What does this mean in developing a soil to grow lithops? Well in my case I thought it best to test out different grades of porous and non porous substrate to understand the wetting and drying curves of a substrate.

Black (UV) light pen

Fluorescence under UV pen light.

The first step is trying to find a way to measure hydrostatic pressure of a soil if you can't see how high water is drawn up a black soil.

My solution was to dilute 4 yellow highlighter ink's in water, and to use a UV pen light to make the soils fluoresce to see how high they were drawn up black lava rock of various grades. I took course 3 cm grade lava rock and put it through a Blake jaw crusher set to a roughly 2-3 mm setting. The Blake crusher breaks rock into a grade that can pass through it's 2-3 mm aperture.  I sifted both crushed lava rock and crushed granite into 2 mm or greater (i.e. gravel), 1- 2 mm, 0.5 - 1 mm, and 0.3 - 0.5 mm sands. I tested these pure mixes and combinations to find out the hydrostatic pressure in a 3x3x18 cm soil column.

Five soil samples in 3x3x18 cm soil columns being wicked in water with fluorescent dye.
Green rubber band noting fluid level. On the far left 2 mm grade granite, centre 0.5 mm lava rock, right 2 mm lava rock. 

Equation 1: Forces involved in pore water pressure determination.

In the above equation we can see that gravity acts on the fluid, we control for the fluid being water by using the density. The units of pore water / hydrostatic pressure are in cm, using cm for height we can see that with a constant density of water, and a constant gravity height is the reactive variable which determines pore water pressure. 

Table 1: Experimental Hydrostatic pressure

A fairly imprecise method, but I was surprised at the results, first of all without research I thought the water would not be drawn very high and limited my soil height to ~16 cm, 2cm under water. Several times fluorescence was seen at the soil surface indicating the recorded value is smaller than the correct value if water was allowed to rise through more substrate. Large grade granite was drawing water to the surface of the soil column, as was fine grade and a mix of fine grade granite and basalt. 

Granite is composed of hydrous aluminum phyllosilicates, that degrade into negatively charged colloids, and when these fine particles are massed together we know it as clay. These particles are negatively charged and this charge profile may lead to increased forces of adherence. 

On the other hand, porous basalt had very low hydrostatic pressures. This may be due to the balance of adhesion to cohesion being lower in the column due to the very high surface area of the porous medium. 

To summarise soils exert a pressure on water by adhesion and by capillary action. If the soil has a high hydrostatic pressure -- like peat bogs -- water is drawn closer to the soil surface. If a soil has a low hydrostatic pressure -- like sand dunes -- the soil can only draw water slightly upwards to the surface from the water table. We understand this draw and push as "hysteresis".
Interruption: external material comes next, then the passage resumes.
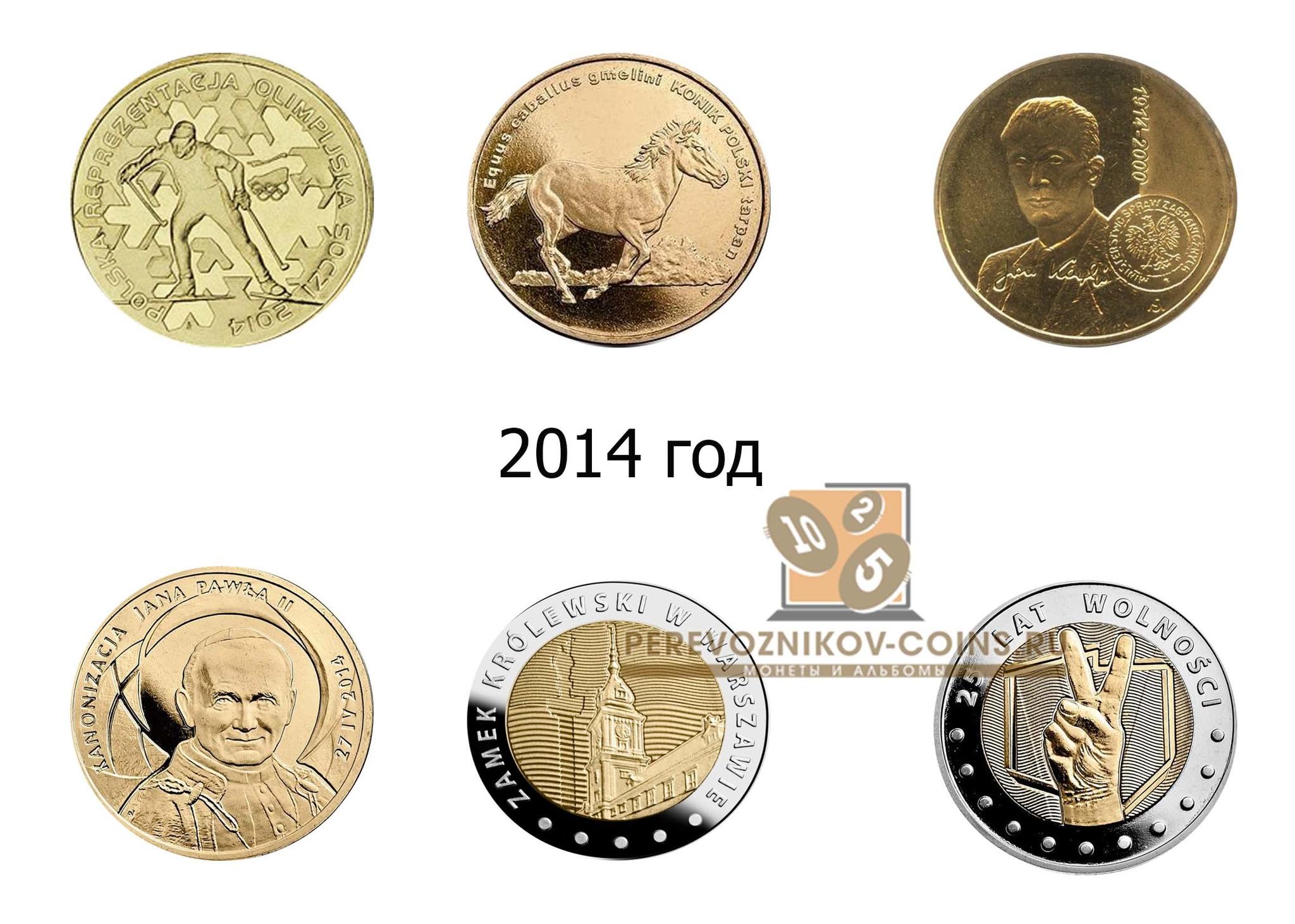 Набор из 6 монет номиналом 2 и 5 злотых. Годовой набор. 2014 год, Польша. UNC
Hysteresis and Uncertainty in Soil Water-Retention Curve Parameters, William J. Likos (2014)

Soils can become fully saturated if the hydrostatic ( suction ) pressure -- measured in cm water above water table -- is strong enough that air is pushed out by higher pressure water. When soil is drying water exerts enough pressure that there has to be suction into the soil to allow air entry. As a soil begins to wet, starting at the top left of the graph above, the pressure pushing it to wet becomes less and less as it reaches its maximum wetness, i.e. high volumetric water content. At one key point air bubbles enter the equation and exert a pressure on the rising water. The water must have a high enough adhesion pressure sucking it upwards to expel air. Conversely as a soil drys there is a key point where air is drawn into a soil overcoming adhesion of the water to the substrate and cohesion to itself.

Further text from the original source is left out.